MY PRE-LENT bedtime reading was an accidentally picked-up copy of a recent Frederick Forsyth novel, The Fox.
It is about a reclusive 18-year-old British boy, who hacks into the computers of the American security system. A retired British intelligence officer manages to protect him from American justice, recognising his potential as a secret weapon in wider global conflicts. Thanks to the boy’s prodigious computer skills, a state-of-the-art Russian battleship finds itself ingloriously steered towards the Goodwin Sands, fit revenge for the Salisbury Novichok assault on Sergei Skripal. But that is only the beginning. The teenage prodigy manages to wreck a secret Iranian nuclear programme, and a devastating North Korean missile is mysteriously blown to bits. It is all highly entertaining and told with relish — although I worked out the inevitable ending soon after the Goodwin Sands incident.
Forsyth is expert in his field and knowledgeable about intelligence, weapons, spycraft, and politics. There is meticulous research behind the storytelling.
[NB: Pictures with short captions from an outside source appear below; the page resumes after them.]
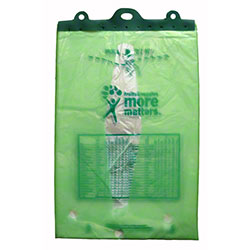 SLC37045128 &quot;More Matters&quot; 12&quot;x 17&quot; Header Produce Bag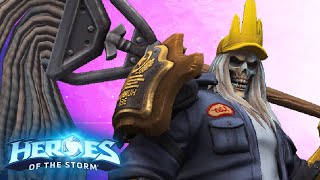 Moppin Up The Map  Heroes of the Storm Hots Gameplay [upl. by Ssur]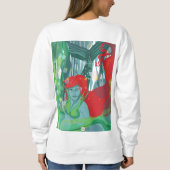 Aus den Tiefen Sweatshirt (Rückseite)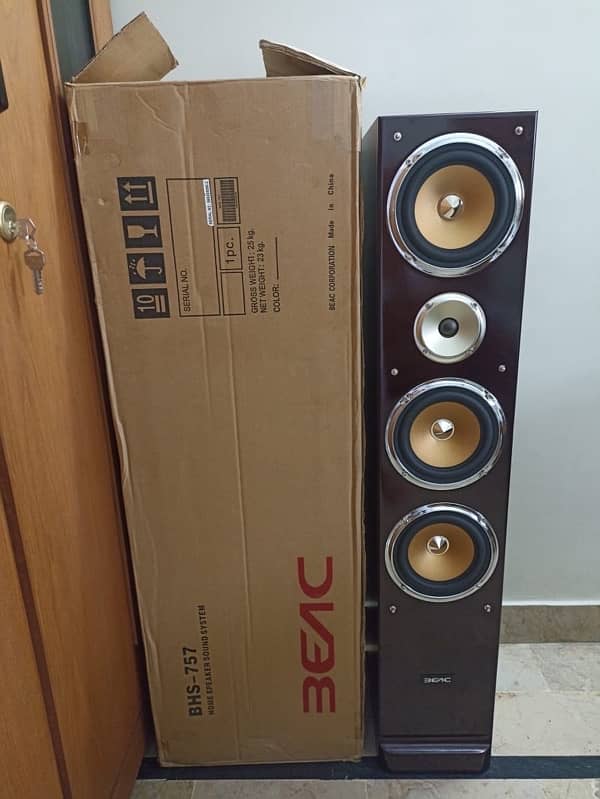 beac BHS-757 home sound system 2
But there is something else. The Fox expresses a kind of gung-ho British superiority, which is deeply attractive to his British readers. I am susceptible to it myself. Although I think of myself as a patriot, I am suspicious of this tendency to national grandiosity. We are not as globally significant as we tend to think we are.
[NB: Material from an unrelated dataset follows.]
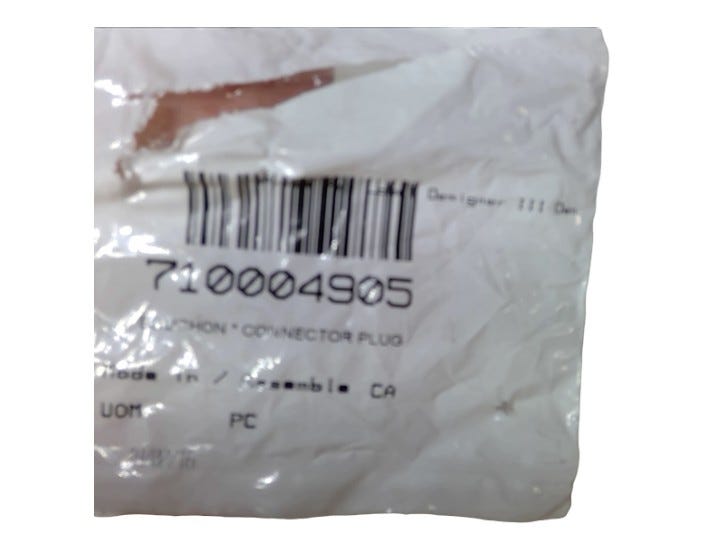Fits BRP Connector PLUG, OEM Part # 710004905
And Forsyth is one of a number of British thriller-writers who are never going to show us how to be modest. Indeed, we are programmed to love the manifestations of British superiority in The Fox: the low-key SAS operatives who protect the gifted boy as opposed to the gung-ho shoot-on-sight Americans. We admire the observant Scottish ghillie who outwits the well-armed Russian sniper. The portrayal of leadership in Russia, Iran, and North Korea might bear some relation to reality, alas, but I am not so sure that the British side is remotely plausible.
Europe plays almost no part in Forsyth’s view of the world. It is plucky, cool Britannia punching above her weight, by virtue of a canny intelligence officer and a brilliant, frightened adolescent. It embodies our national myth. It is hard to imagine a thrilling page-turner about the EU.
British superiority is a dangerous myth. But I suspect that the popular fiction that still encourages us to believe in it is one of the reasons that we have such a large Conservative majority in the House of Commons, and that the campaign slogans “Taking Back Control” and “Get Brexit done” have resonated so widely. If repentance means coming home to reality, we still, perhaps, have much to repent.